-- Material for the task follows --
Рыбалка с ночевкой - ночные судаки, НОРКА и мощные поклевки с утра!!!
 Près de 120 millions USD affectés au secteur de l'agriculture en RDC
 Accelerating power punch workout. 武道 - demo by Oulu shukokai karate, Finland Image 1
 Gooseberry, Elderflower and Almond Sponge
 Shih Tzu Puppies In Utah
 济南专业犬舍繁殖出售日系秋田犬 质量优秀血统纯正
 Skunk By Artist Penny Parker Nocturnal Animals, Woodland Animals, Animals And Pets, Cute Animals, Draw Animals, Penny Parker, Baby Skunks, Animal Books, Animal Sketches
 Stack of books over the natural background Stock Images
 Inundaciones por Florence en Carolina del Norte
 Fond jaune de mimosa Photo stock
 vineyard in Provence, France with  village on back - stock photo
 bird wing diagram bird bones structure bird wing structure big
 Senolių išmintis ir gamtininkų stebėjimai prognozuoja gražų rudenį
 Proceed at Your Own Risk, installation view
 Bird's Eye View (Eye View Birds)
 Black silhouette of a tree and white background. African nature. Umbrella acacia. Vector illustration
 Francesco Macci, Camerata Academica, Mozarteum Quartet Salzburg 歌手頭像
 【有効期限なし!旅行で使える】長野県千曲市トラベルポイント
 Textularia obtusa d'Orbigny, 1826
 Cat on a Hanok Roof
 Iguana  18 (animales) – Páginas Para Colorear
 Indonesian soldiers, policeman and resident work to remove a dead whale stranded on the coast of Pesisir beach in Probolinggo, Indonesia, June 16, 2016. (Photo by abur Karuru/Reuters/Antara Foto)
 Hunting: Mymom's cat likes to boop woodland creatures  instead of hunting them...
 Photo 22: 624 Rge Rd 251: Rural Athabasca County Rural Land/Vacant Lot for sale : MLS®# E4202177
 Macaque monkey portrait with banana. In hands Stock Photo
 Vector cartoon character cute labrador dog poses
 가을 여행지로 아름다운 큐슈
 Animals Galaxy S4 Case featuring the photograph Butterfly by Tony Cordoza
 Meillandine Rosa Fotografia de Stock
-- Material for the task concluded --
Look through the entries above and quote exactly the lines from the line with "Gooseberry, Elderflower and Almond Sponge" to the line with "Senolių išmintis ir", counting both of those lines.

Response for this exercise:
 Gooseberry, Elderflower and Almond Sponge
 Shih Tzu Puppies In Utah
 济南专业犬舍繁殖出售日系秋田犬 质量优秀血统纯正
 Skunk By Artist Penny Parker Nocturnal Animals, Woodland Animals, Animals And Pets, Cute Animals, Draw Animals, Penny Parker, Baby Skunks, Animal Books, Animal Sketches
 Stack of books over the natural background Stock Images
 Inundaciones por Florence en Carolina del Norte
 Fond jaune de mimosa Photo stock
 vineyard in Provence, France with  village on back - stock photo
 bird wing diagram bird bones structure bird wing structure big
 Senolių išmintis ir gamtininkų stebėjimai prognozuoja gražų rudenį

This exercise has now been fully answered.